(Page-level text extractions):
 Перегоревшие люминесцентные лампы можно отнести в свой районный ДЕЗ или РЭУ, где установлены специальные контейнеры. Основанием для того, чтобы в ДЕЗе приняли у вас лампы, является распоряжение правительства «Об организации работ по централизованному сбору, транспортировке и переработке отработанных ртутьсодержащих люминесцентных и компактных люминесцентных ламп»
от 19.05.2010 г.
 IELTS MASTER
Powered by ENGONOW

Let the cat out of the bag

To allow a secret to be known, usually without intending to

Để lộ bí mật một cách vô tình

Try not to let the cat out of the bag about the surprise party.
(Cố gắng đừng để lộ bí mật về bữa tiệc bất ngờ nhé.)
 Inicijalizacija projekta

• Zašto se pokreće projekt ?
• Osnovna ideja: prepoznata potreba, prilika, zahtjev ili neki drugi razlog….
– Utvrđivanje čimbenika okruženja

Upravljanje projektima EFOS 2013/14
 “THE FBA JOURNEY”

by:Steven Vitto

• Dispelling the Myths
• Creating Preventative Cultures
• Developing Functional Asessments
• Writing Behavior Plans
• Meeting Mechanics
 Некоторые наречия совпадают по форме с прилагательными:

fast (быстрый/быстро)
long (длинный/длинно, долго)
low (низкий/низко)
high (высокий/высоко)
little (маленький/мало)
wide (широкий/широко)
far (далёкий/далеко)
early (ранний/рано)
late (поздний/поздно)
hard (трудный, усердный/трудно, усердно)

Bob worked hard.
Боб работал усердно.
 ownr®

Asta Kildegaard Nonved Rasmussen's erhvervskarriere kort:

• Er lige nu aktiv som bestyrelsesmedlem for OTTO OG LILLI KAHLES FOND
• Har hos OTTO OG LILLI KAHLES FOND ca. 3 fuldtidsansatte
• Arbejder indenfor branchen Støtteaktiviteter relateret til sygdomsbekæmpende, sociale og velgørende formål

(AIM OF THE TASK):
Transcribe exactly, and only, the lines from the opening line of the records through the line containing "Để lộ bí mật một cách vô tình".

(RESULT OF THIS TASK):
 Перегоревшие люминесцентные лампы можно отнести в свой районный ДЕЗ или РЭУ, где установлены специальные контейнеры. Основанием для того, чтобы в ДЕЗе приняли у вас лампы, является распоряжение правительства «Об организации работ по централизованному сбору, транспортировке и переработке отработанных ртутьсодержащих люминесцентных и компактных люминесцентных ламп»
от 19.05.2010 г.
 IELTS MASTER
Powered by ENGONOW

Let the cat out of the bag

To allow a secret to be known, usually without intending to

Để lộ bí mật một cách vô tình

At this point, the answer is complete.